-- Seitenauszug --
---------------
Durch zwei weitere Neuerkrankungen habe ich aktuell leider starke Beschwerden. Demnächst werde ich mich wieder im KfN vorstellen, denn meine Behandlung liegt mehr als ein Jahr zurück. Ich denke, dass die Blutegelbehandlungen, wenn sie mehrfach und in kürzeren Abständen durchgeführt würden, noch größere und langfristigere Erfolge haben könnten.
Herr Schmidt, warum sollte die Blutegeltherapie wiederholt werden?
Nach der ersten Behandlung beurteilen wir zunächst den individuellen Behandlungserfolg, dieser stellt sich nach drei bis vier Tagen ein. Sobald die Bissstellen abgeheilt sind, kann die Blutegeltherapie kurzfristig wiederholt werden, auch mehrmals, bis eben keine weitere Besserung mehr zu erzielen ist. Der Effekt hält dann Monate, evtl. sogar über ein Jahr an, dann können wir erneut eine Behandlungsserie starten. Auf diese Weise können Blutegelbehandlungen langfristig in das Behandlungskonzept einbezogen werden und so über längere Zeit für Schmerzlinderung sorgen.
---------------
-- Ihre Aufgaben --
**A)** Nach wie vielen Tagen zeigt sich laut dem Auszug zur Blutegeltherapie der individuelle Behandlungserfolg?
**B)** Schreiben Sie aus dem Auszug zur Blutegeltherapie den Abschnitt von „Durch zwei weitere“ bis „Blutegeltherapie wiederholt werden?“ wortgetreu ab.
---------------
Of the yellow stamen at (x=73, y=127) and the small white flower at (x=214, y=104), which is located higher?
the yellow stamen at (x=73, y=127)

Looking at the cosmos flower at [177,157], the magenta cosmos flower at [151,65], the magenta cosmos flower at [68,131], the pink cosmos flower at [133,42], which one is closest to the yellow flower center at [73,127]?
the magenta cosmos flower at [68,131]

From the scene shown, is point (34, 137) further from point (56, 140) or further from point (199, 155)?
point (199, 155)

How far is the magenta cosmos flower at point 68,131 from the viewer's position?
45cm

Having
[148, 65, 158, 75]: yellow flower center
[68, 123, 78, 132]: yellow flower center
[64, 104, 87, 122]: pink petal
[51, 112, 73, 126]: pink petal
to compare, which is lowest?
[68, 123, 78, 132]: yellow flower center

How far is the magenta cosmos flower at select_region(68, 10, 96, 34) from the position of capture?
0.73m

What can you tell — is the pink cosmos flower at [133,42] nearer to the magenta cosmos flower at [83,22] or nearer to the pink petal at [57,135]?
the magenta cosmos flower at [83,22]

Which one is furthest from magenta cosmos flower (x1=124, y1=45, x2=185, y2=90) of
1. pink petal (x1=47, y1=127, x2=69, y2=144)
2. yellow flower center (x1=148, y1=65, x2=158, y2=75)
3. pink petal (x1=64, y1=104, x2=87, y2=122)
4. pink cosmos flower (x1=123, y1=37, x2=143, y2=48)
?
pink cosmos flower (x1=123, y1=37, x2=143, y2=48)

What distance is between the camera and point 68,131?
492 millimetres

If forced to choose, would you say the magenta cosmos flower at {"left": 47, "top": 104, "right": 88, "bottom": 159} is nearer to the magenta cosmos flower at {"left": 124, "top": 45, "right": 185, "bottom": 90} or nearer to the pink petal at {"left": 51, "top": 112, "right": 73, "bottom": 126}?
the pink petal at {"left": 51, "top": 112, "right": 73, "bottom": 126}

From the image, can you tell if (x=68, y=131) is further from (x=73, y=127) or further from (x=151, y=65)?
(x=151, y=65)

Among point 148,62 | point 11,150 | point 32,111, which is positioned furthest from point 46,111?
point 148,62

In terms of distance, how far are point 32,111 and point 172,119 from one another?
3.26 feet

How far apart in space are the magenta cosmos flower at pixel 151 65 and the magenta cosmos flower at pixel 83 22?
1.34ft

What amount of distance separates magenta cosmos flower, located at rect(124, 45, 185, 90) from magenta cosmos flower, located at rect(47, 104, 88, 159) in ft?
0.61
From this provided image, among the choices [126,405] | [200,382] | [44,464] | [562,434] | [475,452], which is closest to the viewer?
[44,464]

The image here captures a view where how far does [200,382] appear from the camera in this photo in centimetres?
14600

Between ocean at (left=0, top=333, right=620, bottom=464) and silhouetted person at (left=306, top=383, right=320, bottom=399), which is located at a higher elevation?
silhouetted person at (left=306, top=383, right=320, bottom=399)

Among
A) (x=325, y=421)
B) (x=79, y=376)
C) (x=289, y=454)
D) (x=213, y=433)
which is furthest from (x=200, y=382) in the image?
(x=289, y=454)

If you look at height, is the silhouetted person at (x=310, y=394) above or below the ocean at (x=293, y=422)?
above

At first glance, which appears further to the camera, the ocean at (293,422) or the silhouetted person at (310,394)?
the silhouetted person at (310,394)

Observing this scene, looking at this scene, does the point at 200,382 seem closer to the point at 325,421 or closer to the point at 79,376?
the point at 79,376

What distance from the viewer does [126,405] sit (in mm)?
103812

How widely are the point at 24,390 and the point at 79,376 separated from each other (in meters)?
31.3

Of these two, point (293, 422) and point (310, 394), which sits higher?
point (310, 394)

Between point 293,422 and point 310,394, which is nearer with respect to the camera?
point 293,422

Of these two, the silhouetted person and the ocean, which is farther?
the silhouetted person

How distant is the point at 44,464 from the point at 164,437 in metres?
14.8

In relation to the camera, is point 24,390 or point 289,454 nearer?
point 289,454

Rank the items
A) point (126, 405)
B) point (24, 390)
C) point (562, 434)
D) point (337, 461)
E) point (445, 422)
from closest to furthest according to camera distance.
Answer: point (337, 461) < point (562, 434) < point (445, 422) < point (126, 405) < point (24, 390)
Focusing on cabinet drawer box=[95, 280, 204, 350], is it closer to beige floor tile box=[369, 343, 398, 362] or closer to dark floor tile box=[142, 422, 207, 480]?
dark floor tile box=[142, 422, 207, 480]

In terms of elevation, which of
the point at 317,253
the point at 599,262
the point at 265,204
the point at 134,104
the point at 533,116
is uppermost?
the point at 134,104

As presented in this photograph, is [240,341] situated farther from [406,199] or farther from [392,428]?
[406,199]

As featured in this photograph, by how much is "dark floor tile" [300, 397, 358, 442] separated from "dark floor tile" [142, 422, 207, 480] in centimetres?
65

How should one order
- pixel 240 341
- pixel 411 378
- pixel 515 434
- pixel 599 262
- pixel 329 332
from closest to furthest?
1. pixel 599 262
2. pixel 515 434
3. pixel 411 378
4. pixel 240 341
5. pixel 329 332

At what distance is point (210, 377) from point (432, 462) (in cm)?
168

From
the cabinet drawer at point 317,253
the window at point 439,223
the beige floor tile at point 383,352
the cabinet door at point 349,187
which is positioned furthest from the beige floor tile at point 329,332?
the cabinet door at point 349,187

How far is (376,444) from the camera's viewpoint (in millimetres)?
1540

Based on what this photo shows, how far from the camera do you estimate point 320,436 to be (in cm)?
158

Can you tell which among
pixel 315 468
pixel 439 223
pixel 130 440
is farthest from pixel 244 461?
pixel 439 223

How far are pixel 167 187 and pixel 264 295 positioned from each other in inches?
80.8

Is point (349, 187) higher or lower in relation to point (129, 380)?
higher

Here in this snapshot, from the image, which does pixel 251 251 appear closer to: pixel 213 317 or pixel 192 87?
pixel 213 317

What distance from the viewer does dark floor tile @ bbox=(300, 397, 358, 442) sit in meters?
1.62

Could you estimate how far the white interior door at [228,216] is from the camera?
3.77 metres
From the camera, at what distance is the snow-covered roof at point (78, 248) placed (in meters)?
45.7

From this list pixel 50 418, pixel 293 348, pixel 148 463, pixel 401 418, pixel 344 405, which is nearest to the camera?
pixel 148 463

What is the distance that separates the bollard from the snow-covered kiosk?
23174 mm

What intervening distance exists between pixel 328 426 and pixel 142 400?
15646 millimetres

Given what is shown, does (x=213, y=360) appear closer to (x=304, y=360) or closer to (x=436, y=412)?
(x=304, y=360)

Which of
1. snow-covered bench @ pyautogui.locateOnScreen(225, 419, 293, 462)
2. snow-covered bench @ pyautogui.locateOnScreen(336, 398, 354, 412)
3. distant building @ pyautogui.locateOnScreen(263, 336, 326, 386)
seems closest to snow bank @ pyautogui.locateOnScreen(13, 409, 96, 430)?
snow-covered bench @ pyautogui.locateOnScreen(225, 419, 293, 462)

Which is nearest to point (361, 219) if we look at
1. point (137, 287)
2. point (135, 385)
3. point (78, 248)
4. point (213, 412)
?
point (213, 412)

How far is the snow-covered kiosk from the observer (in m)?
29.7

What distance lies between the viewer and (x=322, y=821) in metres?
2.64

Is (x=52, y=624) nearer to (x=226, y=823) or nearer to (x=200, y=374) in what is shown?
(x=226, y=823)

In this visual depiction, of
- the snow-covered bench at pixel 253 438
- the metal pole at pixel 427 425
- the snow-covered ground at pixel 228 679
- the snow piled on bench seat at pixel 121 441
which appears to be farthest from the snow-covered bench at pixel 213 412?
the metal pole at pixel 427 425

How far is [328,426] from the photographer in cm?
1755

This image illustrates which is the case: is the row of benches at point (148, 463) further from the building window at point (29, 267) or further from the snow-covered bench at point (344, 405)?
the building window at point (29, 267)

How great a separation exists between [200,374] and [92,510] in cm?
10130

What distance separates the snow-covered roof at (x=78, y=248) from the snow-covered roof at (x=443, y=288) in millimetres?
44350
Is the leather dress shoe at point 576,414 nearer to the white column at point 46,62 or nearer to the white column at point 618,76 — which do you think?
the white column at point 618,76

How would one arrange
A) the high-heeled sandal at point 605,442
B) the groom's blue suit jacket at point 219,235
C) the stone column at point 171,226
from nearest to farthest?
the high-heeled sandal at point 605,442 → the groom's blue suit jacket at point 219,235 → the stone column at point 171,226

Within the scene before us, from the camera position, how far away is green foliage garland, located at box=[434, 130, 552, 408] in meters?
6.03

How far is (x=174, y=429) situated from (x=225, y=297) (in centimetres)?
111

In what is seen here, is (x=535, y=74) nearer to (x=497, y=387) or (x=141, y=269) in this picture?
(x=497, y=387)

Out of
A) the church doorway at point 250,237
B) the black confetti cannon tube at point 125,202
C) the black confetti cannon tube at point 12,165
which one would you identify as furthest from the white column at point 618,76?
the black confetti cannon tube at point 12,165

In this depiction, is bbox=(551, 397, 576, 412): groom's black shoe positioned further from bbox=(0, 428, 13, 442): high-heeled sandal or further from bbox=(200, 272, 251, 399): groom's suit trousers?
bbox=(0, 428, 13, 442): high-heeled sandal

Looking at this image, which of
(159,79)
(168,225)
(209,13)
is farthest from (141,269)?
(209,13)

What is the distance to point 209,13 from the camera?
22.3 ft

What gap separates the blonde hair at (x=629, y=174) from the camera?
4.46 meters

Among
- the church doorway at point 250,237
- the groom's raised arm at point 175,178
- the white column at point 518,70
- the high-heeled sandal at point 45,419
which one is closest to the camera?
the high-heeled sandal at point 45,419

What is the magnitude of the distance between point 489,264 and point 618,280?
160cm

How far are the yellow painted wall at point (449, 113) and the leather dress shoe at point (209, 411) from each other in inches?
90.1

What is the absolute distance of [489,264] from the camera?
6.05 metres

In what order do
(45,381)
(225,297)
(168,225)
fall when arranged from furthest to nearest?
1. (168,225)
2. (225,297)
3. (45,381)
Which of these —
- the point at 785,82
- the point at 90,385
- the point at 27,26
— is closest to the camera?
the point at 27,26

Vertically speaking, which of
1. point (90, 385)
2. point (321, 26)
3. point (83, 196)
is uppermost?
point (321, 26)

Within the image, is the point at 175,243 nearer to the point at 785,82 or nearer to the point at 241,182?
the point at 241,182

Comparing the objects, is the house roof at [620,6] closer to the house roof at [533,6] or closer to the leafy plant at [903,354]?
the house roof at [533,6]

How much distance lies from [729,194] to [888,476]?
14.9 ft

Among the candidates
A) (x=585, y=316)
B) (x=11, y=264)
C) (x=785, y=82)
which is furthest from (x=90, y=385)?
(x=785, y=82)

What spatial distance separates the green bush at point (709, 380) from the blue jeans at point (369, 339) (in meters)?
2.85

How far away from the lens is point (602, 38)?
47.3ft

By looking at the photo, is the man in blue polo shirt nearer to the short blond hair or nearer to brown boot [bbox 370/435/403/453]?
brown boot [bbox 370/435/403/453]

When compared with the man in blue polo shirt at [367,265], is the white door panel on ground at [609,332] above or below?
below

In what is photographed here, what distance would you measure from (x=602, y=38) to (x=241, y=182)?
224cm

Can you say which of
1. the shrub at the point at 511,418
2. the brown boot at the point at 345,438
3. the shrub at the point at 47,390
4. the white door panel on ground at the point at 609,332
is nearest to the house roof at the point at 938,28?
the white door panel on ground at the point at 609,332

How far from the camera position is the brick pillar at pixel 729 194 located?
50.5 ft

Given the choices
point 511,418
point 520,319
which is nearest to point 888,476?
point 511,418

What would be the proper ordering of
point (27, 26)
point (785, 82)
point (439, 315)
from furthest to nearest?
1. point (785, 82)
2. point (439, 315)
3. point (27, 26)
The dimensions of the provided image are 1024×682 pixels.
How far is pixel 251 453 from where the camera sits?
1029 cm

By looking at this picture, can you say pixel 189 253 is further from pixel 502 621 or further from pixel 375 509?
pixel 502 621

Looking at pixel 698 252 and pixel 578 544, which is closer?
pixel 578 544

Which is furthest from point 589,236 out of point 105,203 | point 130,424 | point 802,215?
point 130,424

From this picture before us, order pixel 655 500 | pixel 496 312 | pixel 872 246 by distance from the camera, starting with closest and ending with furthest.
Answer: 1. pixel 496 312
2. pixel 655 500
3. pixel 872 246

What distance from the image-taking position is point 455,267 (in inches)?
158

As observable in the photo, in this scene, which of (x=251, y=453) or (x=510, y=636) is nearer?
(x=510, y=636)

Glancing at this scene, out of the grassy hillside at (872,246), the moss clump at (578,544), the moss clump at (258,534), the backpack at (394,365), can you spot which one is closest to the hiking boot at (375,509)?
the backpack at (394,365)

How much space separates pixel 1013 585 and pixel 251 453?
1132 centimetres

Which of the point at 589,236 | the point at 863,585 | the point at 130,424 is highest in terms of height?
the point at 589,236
---------------
-- Lösungen je Aufgabe --
**A)** Nach drei bis vier Tagen.

**B)**
Durch zwei weitere Neuerkrankungen habe ich aktuell leider starke Beschwerden. Demnächst werde ich mich wieder im KfN vorstellen, denn meine Behandlung liegt mehr als ein Jahr zurück. Ich denke, dass die Blutegelbehandlungen, wenn sie mehrfach und in kürzeren Abständen durchgeführt würden, noch größere und langfristigere Erfolge haben könnten.
Herr Schmidt, warum sollte die Blutegeltherapie wiederholt werden?